Bloc de texte:
========================
Pour ne pas sauter dans le vide, sautons dans le fou. Expérimentons l'expérimental avec Jeanne Liotta.

 Si nous craquons et finissons internés aux urgences de l'âme, au moins aurons-nous quelques idées d'une psychose transformée en expérimentoeuvre.

dimanche, 17 janvier 2010

notes et bulles bleues

 

 

sam.jpg

 

 

Extrait du mail de Siobhan d’hier matin (reproduit avec son autorisation) :

(Siobhan H est notre deltaplaniste et tient la rubrique aérienne "vol libre)

“Je t’aime”

C’est l’expression qui est revenue ce matin échouer sur les bords de ma conscience le long de ce long vol sans but autre que celui de n’être pas sur terre. Le vent rebelle me donnait l'impression de piétiner dans le ciel. Ma cage m'oppressait et je voulais la lâcher. "Je t'aime". Ce mot me retenait.

Mais à qui parlais-je ? C’est la question qui me hante, maintenant que je suis redescendue et que je marche dans cette ville trop nordique pour être jamais joyeuse.
========================
Lignes de données:

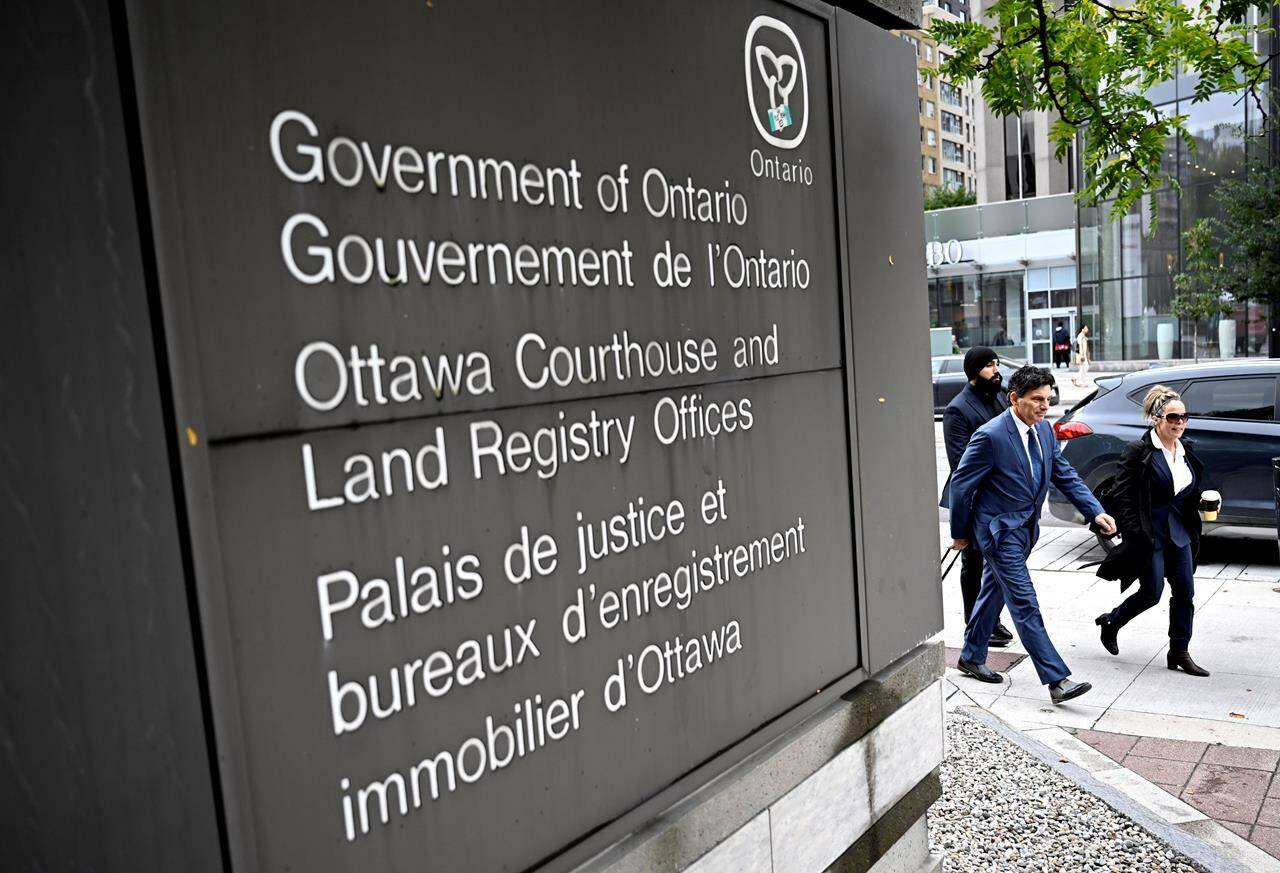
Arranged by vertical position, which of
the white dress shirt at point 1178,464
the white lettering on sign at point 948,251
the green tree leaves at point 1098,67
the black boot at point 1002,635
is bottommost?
the black boot at point 1002,635

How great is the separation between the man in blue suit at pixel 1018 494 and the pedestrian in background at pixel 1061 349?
34301 millimetres

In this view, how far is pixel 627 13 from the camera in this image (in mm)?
2520

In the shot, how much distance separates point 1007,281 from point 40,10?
152ft

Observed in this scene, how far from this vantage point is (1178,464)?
6566 millimetres

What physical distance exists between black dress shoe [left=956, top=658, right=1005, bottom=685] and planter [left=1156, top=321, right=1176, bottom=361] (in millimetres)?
28113

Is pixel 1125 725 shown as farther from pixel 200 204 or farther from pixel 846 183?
pixel 200 204

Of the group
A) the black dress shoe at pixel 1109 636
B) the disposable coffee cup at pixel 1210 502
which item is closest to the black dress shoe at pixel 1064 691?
the black dress shoe at pixel 1109 636

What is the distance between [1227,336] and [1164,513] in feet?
85.1

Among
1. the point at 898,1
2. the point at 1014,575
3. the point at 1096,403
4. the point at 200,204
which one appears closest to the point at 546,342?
========================
Consigne: Reprenez le texte sur le vol en deltaplane juste après la phrase qui se termine par « trop nordique pour être jamais joyeuse ». La liste ne sert à rien pour ce travail.

Exercice corrigé:
J’ai appelé Mickaël et Michel, mes deux archanges d’Amiens. Ils étaient justement ensemble au fond d’une brasserie, attablés devant une spécialité picarde et des bières belges.

Ils ont ri, blagué, toujours aussi bêtes, toujours aussi bons.
Mickaël m’a dit : tu parlais de Katharina.

J’ai raccroché rapidement. Je me suis demandée si c’était vrai le plus objectivement possible. En clair, où que je scrute ma conscience, je hais Katharina. Je la respecte, je l’admire, je la trouve belle - mais je la hais.

(...)

Et quand j’y repense je pleure presque, je hante la ville si triste (comme toutes les villes du Nord) où je ne sais même pas pourquoi j’habite, et je t’en veux de nous avoir rassemblées un jour au 13 boulevard du Montparnasse, pour une soirée qu’il fallait faire semblant de trouver sympathique et qui était à vomir. D’ailleurs, j’avais vomi dans la rue en rentrant chez moi”.

 

Siobhan

 

 

Je rappelle que la relation entre Siobh et Katharina a déjà ébranlé AlmaSoror... ICI.

Un ami lecteur avait alors posté ce commentaire éclairant : "Lontemps après le temps des déchirures, restent les morsures de l'incendie intégral. Comme une biographie à rebours et marquée dans la chair". Merci, toi qui signas Habitant d'Insomniapolis et qui fit partie de notre éphémère Club d'alors...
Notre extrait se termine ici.